The Church turned specifically to these questions in Vatican II’s Dogmatic Constitution on Revelation. Dei VerbumThis document takes us to the Bible to understand Revelation, and refers to the Bible as modern Scripture scholarship has learned to interpret it. It does not claim that all of the Bible is Revelation nor that all Revelation is in the Bible. It claims that the Bible offers us the classic instance from which we can understand how and what God reveals.
The Bible as a rule records events that happened in the history of God’s special people – such as the Exodus; the achievement of a common identity in the journeying in the desert. Sometimes it records the same events in different ways. The purpose of the telling is not to give an accurate chronicle of all events, but to give an interpretation of how clearly God’s mercy and faithfulness and love for his people was clearly manifest.

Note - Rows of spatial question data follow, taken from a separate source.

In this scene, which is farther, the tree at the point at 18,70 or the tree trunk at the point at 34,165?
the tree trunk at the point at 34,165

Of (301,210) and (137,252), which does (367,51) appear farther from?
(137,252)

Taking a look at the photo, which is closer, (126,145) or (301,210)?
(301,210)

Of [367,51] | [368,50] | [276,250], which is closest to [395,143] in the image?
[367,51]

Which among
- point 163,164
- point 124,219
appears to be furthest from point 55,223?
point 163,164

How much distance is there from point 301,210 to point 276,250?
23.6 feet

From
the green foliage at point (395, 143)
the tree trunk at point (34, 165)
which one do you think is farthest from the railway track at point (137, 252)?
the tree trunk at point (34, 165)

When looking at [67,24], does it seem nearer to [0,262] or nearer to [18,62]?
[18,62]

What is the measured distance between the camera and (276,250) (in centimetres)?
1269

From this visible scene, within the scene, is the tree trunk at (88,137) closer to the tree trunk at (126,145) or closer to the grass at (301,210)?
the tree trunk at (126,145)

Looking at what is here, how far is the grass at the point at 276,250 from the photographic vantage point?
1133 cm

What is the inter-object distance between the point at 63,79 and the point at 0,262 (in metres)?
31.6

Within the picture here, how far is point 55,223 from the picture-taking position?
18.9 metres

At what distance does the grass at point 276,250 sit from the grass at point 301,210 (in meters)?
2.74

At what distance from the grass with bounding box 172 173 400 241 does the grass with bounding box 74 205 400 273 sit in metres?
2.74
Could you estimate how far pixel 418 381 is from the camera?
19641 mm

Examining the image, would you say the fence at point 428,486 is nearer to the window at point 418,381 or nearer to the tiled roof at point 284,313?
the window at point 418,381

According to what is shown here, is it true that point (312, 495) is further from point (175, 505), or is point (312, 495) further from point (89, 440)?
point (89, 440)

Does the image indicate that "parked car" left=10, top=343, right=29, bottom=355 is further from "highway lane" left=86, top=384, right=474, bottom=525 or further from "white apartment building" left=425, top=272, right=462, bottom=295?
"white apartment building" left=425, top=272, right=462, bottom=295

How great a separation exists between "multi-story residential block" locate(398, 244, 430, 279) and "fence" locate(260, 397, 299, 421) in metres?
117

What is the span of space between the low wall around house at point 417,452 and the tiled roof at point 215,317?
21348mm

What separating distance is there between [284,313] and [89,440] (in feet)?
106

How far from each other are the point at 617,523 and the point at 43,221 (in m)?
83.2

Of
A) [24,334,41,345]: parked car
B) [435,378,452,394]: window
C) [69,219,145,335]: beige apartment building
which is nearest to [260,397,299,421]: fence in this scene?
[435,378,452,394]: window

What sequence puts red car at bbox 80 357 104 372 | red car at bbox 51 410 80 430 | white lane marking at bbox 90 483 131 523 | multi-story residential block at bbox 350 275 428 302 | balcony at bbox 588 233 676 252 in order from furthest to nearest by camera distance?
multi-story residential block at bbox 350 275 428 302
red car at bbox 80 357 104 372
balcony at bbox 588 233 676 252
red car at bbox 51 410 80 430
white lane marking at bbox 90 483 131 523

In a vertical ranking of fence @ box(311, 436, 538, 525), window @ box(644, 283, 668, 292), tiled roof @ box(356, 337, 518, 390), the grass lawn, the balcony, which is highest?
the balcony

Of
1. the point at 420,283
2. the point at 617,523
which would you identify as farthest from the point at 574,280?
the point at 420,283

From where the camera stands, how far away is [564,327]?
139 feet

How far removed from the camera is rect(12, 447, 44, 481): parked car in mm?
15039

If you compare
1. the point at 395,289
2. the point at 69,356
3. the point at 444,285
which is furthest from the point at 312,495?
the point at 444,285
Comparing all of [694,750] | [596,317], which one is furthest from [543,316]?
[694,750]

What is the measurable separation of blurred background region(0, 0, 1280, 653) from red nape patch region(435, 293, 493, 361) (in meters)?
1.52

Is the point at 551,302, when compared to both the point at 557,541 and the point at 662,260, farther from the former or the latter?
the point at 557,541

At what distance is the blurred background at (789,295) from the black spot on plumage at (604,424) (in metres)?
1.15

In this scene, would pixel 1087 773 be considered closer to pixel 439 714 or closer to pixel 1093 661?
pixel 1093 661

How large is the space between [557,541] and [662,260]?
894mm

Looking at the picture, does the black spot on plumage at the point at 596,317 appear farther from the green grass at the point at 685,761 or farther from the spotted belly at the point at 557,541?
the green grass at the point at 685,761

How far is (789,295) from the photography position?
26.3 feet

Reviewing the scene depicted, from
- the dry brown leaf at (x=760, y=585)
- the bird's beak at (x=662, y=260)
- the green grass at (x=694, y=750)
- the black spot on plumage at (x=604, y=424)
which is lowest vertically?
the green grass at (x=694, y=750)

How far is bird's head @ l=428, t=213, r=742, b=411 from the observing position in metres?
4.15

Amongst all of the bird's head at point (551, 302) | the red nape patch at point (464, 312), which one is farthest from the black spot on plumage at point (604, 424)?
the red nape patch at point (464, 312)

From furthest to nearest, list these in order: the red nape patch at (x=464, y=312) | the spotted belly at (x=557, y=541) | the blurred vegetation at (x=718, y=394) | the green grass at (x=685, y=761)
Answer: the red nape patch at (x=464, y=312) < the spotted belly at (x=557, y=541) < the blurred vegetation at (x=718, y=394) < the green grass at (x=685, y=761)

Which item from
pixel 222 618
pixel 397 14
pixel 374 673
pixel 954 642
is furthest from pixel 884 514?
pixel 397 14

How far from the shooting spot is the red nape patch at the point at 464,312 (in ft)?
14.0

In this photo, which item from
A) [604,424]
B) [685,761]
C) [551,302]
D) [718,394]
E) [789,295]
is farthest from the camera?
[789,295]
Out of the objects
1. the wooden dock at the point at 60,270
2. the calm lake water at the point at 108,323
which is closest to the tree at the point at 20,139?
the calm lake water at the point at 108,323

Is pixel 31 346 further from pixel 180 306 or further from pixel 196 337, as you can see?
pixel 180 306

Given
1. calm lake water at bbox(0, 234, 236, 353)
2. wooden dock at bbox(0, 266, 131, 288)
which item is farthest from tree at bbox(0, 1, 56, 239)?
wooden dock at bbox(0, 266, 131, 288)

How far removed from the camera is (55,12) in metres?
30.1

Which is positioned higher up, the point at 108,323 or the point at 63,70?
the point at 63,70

In the crossing of the Sea of Reeds – Exodus 14 – for example, it is never clear whether the people were able to get through because an easterly wind cleared the waterbed, or whether the waters parted instantaneously when Moses raised his staff, or whether they saw an intervention of an angel. The narrator seems completely unconcerned about giving a factual account, perhaps because what was important to him was that through their escape from slavery the people realised God’s care for them.
Life is always in process, and all possible developments cannot be foreseen; there is a time-lag between the first experience of a new way and the discussions of theologians, and then the new way of formulating a doctrine. This means that the practice of the faithful will be in place before official pronouncements; which means that even when the pronouncements are made, life will again have moved beyond that point and the theologians will be trying to follow life.
However, some seem to think that the developments that happened in the past completed everything, save a few minor points. Before Vatican II this was a widely accepted view; but anyone who has taken care to read the documents of Vatican II will see how development of doctrine is very much a work in process; with any issue being revisited for further discussion. As regards the past we can judge what in fact true development was. For the present and the future we must live with risk, not having access to absolute certainty. This means remaining open to truth, no matter from whom or from what it may come. Just another way of saying – we live by faith and not by sight.
Life and growth of the Church, including the development of her teaching, cannot be without conflict; sometimes conflict is painful, but need not involve bitterness or hostility – exclusions and condemnations are not necessary. Those who have most furthered the doctrine of the Church have usually been persons who acted discreetly and patiently, without fearing the truth of their own experience, insight and learning.